- [Brief] Copy every line of the rows below word for word, leaving out the pictures.

- [Records for this exercise]
>>>

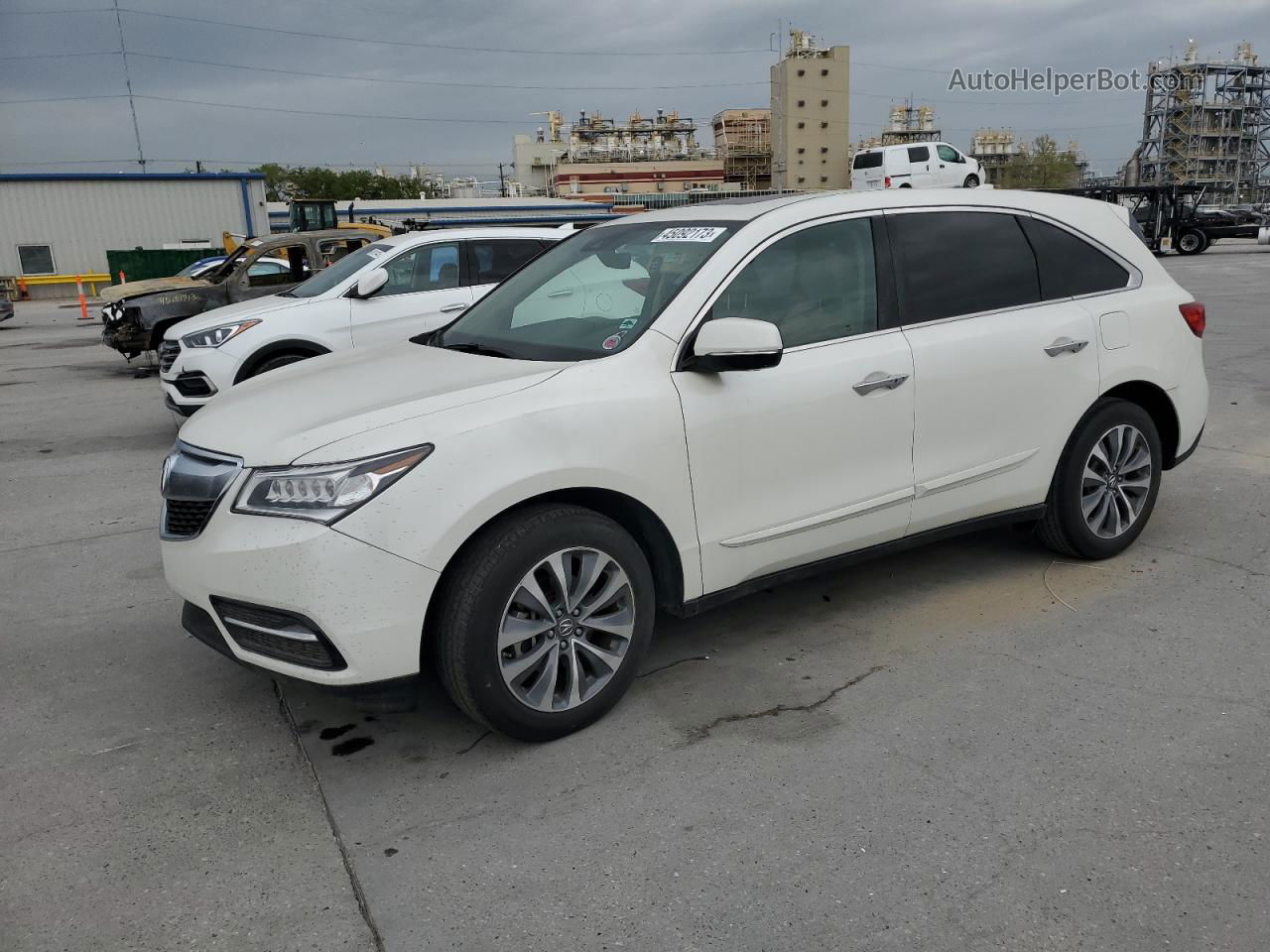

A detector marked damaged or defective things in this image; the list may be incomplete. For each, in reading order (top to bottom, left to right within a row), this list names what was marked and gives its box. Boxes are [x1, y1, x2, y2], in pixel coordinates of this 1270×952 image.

damaged sedan [103, 232, 370, 360]
car windshield of damaged sedan [432, 219, 741, 360]
pavement crack [640, 654, 710, 680]
pavement crack [691, 664, 889, 741]
pavement crack [279, 680, 388, 949]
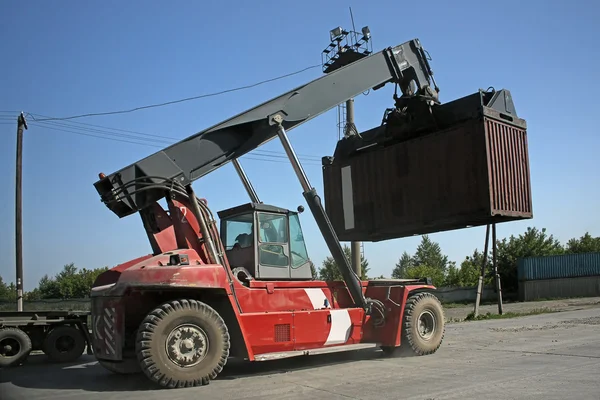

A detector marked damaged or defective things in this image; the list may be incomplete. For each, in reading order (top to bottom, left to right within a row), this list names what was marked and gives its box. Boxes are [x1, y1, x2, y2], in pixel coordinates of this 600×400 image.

rusty container [322, 89, 532, 242]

<<<

- [Complete answer]
A detector marked damaged or defective things in this image; the list may be incomplete. For each, in reading order (top to bottom, left to right within a row), this list names what was marked and gives its box. Boxes are [x1, y1, x2, y2], in pixel coordinates of this 1270×952 image.

damaged sedan [103, 232, 370, 360]
car windshield of damaged sedan [432, 219, 741, 360]
pavement crack [640, 654, 710, 680]
pavement crack [691, 664, 889, 741]
pavement crack [279, 680, 388, 949]

A detector marked damaged or defective things in this image; the list may be incomplete. For each, in reading order (top to bottom, left to right within a row), this list names what was marked and gives its box. Boxes are [x1, y1, x2, y2], in pixel coordinates of this 600×400 image.

rusty container [322, 89, 532, 242]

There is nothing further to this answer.